Der Electronic Numerical Integrator and Computer (ENIAC) war der erste elektronische turingmächtige Universalrechner. Er diente der US-Armee zur Berechnung ballistischer Tabellen.

Geschichte

Im Auftrag der US-Armee wurde ENIAC ab 1942 von John Presper Eckert und John William Mauchly an der University of Pennsylvania entwickelt und am 14. Februar 1946 der Öffentlichkeit vorgestellt. Programmiert wurde er hauptsächlich von Frauen, den „ENIAC-Frauen“, siehe auch bei Programmierung.

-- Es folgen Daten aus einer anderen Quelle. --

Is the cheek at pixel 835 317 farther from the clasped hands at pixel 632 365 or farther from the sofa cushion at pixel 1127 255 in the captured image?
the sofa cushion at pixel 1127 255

Mauchly und Eckert gründeten 1946 eine Computerfirma, die Eckert-Mauchly Computer Corporation, die später von Remington Rand übernommen wurde. 1947 wurde ein Patent[2] angemeldet, über dessen Gültigkeit 1967 langjährige Gerichtsverfahren begannen. Sie führten dazu, dass das Patent 1973 wegen der schon vom Atanasoff-Berry-Computer (ABC) bekannten Eigenschaften für ungültig erklärt wurde; da Mauchly während eines Besuches bei Atanasoff im Jahr 1941 Gelegenheit hatte, den ABC zu studieren, und wahrscheinlich einige Inspiration daraus zog, wurde der ENIAC vom Gericht als abgeleitetes Werk angesehen. Der Ruhm für die Erfindung des ersten elektronischen Rechners, den Mauchly und Eckert bis dahin geteilt hatten, geht seither auf Atanasoff über.

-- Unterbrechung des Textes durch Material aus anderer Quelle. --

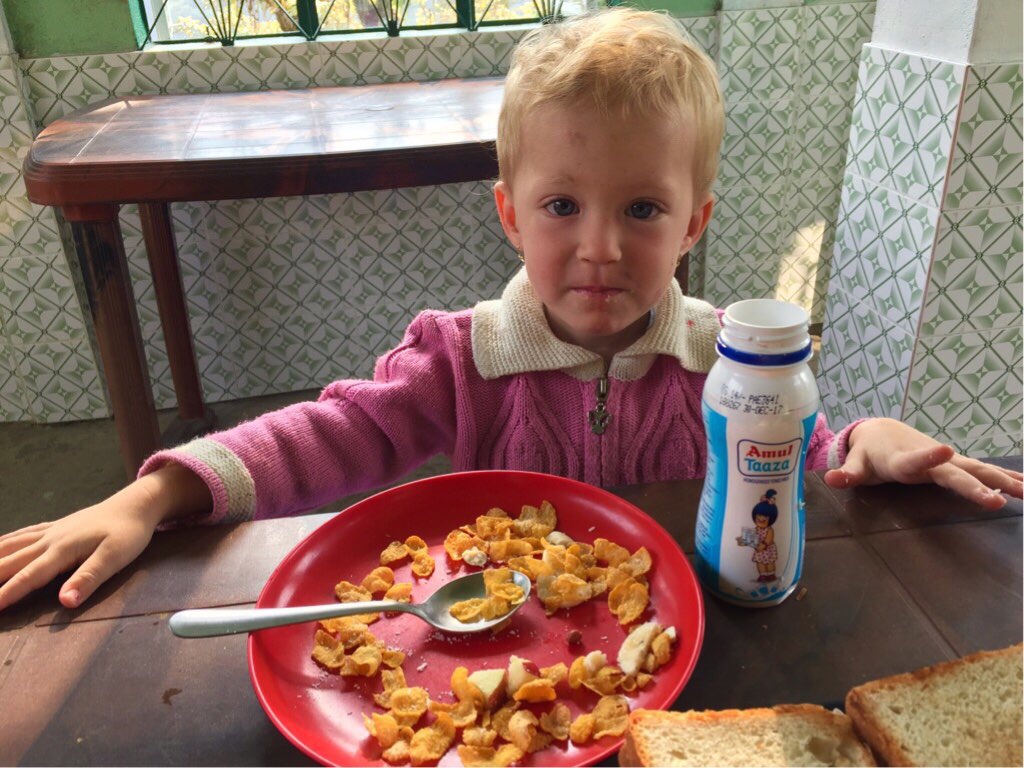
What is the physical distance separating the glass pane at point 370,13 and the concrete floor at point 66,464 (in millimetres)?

Von Philadelphia aus zog der ENIAC 1947 ins nahegelegene Ballistic Research Lab in Aberdeen um. ENIAC wurde am 2. Oktober 1955 abgeschaltet.

Technische Daten

Ähnlich dem Atanasoff-Berry-Computer (1938–1942) und dem britischen Colossus (1943), einem kryptographischen Spezialrechner, benutzte der ENIAC Elektronenröhren zur Repräsentation von Zahlen und elektrische Pulse für deren Übertragung. Dies bewirkte eine deutlich höhere Rechenleistung als die von Konrad Zuses Z3 (1941), der zwar eine modernere Architektur aufwies, aber noch auf elektromechanischen Relais basierte. Wie der ASCC (erbaut zwischen 1939 und 1944, später als „Mark I“ bekannt) verwendete der ENIAC ein Dezimalsystem zur Darstellung von Zahlen.

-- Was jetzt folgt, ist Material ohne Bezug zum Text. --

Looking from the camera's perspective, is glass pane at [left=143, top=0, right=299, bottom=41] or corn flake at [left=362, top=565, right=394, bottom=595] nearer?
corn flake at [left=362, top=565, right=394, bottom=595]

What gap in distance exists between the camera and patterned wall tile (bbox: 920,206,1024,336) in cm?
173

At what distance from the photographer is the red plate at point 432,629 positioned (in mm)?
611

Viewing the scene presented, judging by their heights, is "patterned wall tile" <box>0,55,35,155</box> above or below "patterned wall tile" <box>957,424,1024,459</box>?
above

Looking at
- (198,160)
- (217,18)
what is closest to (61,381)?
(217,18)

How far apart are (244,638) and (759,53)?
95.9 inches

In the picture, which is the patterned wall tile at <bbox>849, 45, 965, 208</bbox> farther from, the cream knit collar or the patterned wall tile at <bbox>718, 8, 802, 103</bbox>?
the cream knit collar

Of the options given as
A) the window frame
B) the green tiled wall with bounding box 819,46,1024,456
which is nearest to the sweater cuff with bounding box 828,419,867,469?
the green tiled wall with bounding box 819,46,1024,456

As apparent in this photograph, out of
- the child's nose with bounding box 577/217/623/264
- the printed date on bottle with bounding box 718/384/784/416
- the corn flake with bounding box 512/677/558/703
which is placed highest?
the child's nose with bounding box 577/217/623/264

Der ENIAC bestand aus 40 parallel arbeitenden Komponenten, von denen jede 60 cm breit, 270 cm hoch und 70 cm tief war. Die komplette Anlage war in U-Form aufgebaut, beanspruchte eine Fläche von 10 m × 17 m und wog 27 Tonnen. Er bestand aus 17.468 Elektronenröhren, 7.200 Dioden, 1.500 Relais, 70.000 Widerständen und 10.000 Kondensatoren. Die Leistungsaufnahme setzte sich zusammen aus 80 kW für die Heizung, 40 kW für die Röhrenströme und 20 kW für die Lüfter; die Anoden- und Schirmgitterleistung war auf 25 % des Maximalwerts beschränkt.[3] Der Bau des ENIAC kostete 468.000 US-$ – ein Betrag, der nur aufgrund des hohen Bedarfs an Rechenleistung seitens der US-Armee zur Verfügung stand (entspricht einem heutigen Wert von ungefähr 7.330.000 US-$).[4] Im Vergleich zu seinen Vorgängern beeindruckt der ENIAC schon durch seine Größe.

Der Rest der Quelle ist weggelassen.